◆ **文章の抜粋**:
◆ ◆ ◆ ◆ ◆

小説『ダイヤモンド広場』
日本では以前、この小説の翻訳が出版されているが、それはフランス語訳からの重訳であり、今回、初めてカタルーニャ語から直接訳されたことになるという。ガルシア・マルケスは、スペイン語とカタルーニャ語の両方で本書を読んでおり、著者のマルセー・ルドゥレダにもわざわざ会いに行き、お互いの共通の趣味である園芸について、話を弾ませたらしい。
この小説の舞台であるダイヤモンド広場のあるグラシア街についても田澤氏はふれている。グラシア街はバルセロナ旧市街とグエル(カタルーニャ語でグエイ)公園の中間、旧市街の北側に位置する。もともとはバルセロナ郊外の村であった地区であり、19世紀後半、バルセロナ拡張とともに、バルセロナに編入された地区であるという。低層の住居が残る落ち着いた地区のようで、現在でも若者に人気のある地区のようだ。
わたしが初めてバルセロナを訪れたのは1984年だが、その1年前、ルドゥレダはジロナ市の病院で死去している。1982年版の『ダイヤモンド広場』がスペインで出版されているというから、この小説の影響を受けて、映画『エル・スール』も誕生しているかもしれない。(もちろん、エリセは1982年版以前のものを読んでいるのだろうが)

◆ ◆ ◆ ◆ ◆

◆ **やること**:
[1] 小説『ダイヤモンド広場』についての文章から、「もともとはバルセロナ郊外の村であった地区であり、19世紀後半、バルセロナ拡張とともに、バルセロナに編入された地区であるという。」という一文を英語にしてください。
[2] 小説『ダイヤモンド広場』についての文章を、最後の文のあとから続けて書いてください。
エントリーはここでは使いません。

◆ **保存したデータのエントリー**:

◆ ◆ ◆ ◆ ◆

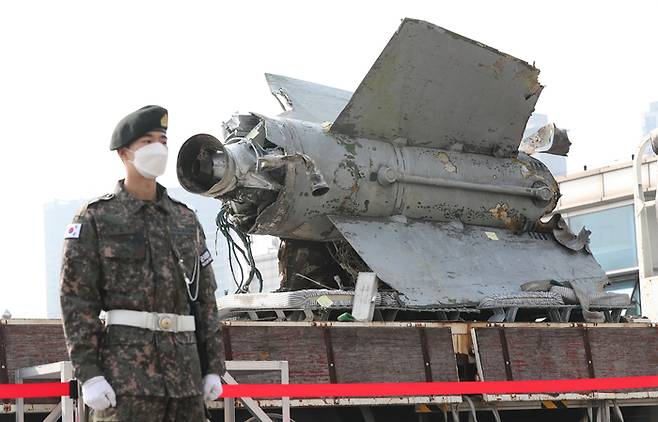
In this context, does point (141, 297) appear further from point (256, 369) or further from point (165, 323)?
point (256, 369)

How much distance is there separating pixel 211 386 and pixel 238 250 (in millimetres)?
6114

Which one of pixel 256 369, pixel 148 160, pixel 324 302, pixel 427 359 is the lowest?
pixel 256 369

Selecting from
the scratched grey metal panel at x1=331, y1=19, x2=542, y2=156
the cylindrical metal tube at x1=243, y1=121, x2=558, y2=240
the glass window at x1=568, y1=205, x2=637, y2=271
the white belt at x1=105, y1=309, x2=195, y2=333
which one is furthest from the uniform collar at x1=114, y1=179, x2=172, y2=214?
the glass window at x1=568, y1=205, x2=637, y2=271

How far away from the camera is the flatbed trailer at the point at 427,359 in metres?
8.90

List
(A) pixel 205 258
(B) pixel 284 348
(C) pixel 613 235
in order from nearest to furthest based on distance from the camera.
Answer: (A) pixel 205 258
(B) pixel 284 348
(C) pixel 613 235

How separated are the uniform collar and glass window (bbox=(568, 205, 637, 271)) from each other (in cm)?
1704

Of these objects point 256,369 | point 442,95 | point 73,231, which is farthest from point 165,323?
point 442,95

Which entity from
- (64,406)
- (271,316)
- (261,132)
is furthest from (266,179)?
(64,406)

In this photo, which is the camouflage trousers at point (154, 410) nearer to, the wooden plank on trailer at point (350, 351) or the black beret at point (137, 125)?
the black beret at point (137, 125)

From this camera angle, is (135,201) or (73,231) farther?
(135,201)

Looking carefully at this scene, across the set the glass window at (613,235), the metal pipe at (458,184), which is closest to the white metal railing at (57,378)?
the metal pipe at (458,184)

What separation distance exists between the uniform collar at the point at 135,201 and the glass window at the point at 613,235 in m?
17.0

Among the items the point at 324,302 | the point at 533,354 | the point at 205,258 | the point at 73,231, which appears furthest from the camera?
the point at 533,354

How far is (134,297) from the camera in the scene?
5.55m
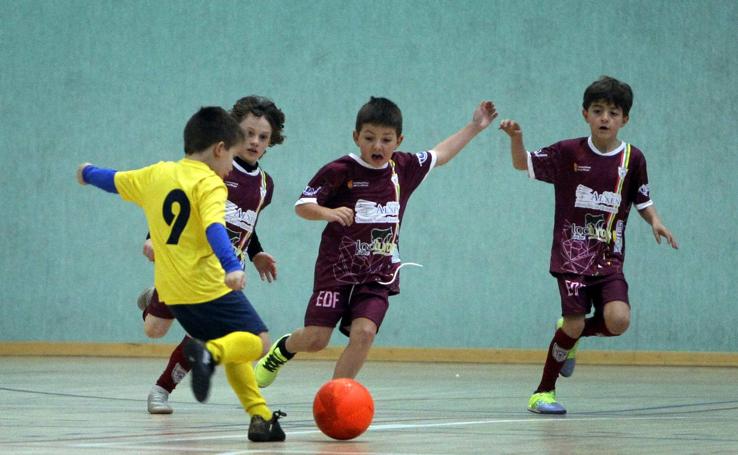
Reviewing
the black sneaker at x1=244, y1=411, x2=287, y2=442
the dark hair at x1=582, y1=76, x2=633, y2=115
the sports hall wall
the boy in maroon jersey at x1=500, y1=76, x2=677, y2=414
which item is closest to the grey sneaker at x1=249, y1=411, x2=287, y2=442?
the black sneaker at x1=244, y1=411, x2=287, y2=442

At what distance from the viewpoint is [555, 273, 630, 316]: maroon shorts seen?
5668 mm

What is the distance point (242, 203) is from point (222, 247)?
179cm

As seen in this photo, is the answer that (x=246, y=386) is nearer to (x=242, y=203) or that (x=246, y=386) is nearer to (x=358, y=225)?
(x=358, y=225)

◆ ◆ ◆ ◆ ◆

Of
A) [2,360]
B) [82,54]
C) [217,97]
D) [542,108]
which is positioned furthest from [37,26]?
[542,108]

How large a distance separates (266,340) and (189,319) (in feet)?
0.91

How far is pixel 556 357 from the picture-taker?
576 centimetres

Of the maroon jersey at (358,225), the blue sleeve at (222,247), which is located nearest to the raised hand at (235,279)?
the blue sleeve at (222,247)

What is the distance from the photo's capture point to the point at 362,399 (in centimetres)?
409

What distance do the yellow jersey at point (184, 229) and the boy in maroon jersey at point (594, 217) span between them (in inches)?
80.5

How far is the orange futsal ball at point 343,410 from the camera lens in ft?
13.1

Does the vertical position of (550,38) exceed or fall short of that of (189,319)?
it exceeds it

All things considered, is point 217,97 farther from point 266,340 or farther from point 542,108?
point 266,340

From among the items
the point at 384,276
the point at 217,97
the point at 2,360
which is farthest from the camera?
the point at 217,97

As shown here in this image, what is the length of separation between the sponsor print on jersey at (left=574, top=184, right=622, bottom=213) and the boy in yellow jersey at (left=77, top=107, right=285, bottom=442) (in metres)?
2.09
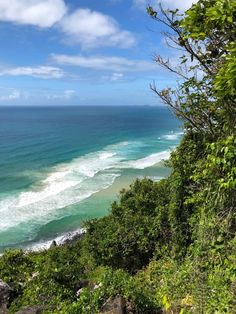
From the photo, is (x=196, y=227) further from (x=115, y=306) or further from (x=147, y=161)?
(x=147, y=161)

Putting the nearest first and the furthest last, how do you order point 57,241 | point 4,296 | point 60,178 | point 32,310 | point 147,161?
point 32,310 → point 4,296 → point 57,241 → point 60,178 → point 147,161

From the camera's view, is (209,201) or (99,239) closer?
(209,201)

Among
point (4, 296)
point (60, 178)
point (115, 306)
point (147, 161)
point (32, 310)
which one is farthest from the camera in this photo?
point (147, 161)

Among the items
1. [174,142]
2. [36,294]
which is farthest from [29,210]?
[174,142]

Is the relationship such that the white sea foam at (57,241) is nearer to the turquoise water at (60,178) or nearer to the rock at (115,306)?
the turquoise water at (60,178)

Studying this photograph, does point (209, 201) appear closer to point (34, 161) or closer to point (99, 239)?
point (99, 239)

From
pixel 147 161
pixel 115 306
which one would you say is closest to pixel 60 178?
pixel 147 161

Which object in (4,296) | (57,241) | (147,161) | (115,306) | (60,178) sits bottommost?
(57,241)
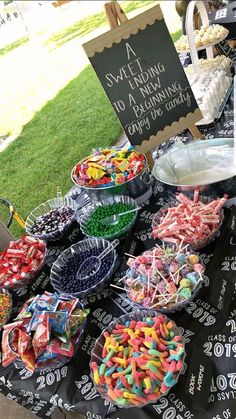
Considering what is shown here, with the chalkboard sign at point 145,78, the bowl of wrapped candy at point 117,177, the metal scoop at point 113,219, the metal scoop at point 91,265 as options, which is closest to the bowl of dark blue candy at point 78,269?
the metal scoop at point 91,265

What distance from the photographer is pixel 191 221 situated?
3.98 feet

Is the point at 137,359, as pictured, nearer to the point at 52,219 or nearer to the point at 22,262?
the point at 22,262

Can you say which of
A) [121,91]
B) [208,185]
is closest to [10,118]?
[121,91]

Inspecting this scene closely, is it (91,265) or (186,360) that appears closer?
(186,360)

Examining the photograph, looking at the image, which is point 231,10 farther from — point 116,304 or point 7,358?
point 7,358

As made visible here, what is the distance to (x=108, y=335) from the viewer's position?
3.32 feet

◆ ◆ ◆ ◆ ◆

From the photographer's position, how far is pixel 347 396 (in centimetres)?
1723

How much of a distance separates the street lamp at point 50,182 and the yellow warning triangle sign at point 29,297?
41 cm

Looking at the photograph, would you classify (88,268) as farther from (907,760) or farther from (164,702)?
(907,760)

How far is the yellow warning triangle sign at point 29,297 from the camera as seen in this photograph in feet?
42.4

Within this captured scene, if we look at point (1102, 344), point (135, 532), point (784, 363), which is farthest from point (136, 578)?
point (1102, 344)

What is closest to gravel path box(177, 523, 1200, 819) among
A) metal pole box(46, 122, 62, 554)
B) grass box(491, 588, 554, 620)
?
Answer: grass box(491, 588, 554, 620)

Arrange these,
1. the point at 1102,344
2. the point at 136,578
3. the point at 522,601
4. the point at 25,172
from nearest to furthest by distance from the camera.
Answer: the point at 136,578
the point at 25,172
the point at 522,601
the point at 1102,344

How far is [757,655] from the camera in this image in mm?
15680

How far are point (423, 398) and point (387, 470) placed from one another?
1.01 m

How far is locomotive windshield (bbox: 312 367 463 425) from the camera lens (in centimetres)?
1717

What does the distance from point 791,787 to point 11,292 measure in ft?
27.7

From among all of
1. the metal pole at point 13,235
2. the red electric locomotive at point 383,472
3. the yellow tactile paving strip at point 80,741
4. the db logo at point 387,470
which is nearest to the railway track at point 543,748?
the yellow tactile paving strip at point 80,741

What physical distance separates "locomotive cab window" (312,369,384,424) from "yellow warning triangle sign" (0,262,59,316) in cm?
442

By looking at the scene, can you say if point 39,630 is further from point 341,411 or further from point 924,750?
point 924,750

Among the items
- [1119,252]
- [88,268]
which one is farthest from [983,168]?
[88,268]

◆ ◆ ◆ ◆ ◆

◆ **答えの一覧**:
[1] It is said to be a district that was originally a village on the outskirts of Barcelona and was incorporated into Barcelona in the late 19th century as the city expanded.

[2]
この小説はスペインとスペイン内戦に興味を持つものにとって必読の小説であろう。
*スペイン語とカタルーニャ語にどれほどの差異があるのか、わたしは知らないが、近いうちにその差を学んでみたくなった。カタルーニャ語(ガリシア語も)で「おはよう」は「ボン・ディア」。ポルトガル語と同じである。そういえば、本日、ポルトガル語版のタブッキの小説『レクイエム』を注文するため、紀伊国屋書店洋書部に連絡する。イタリア人のタブッキがわざわざポルトガル語で書いたという小説を原書で読んでみたいと思ったためである。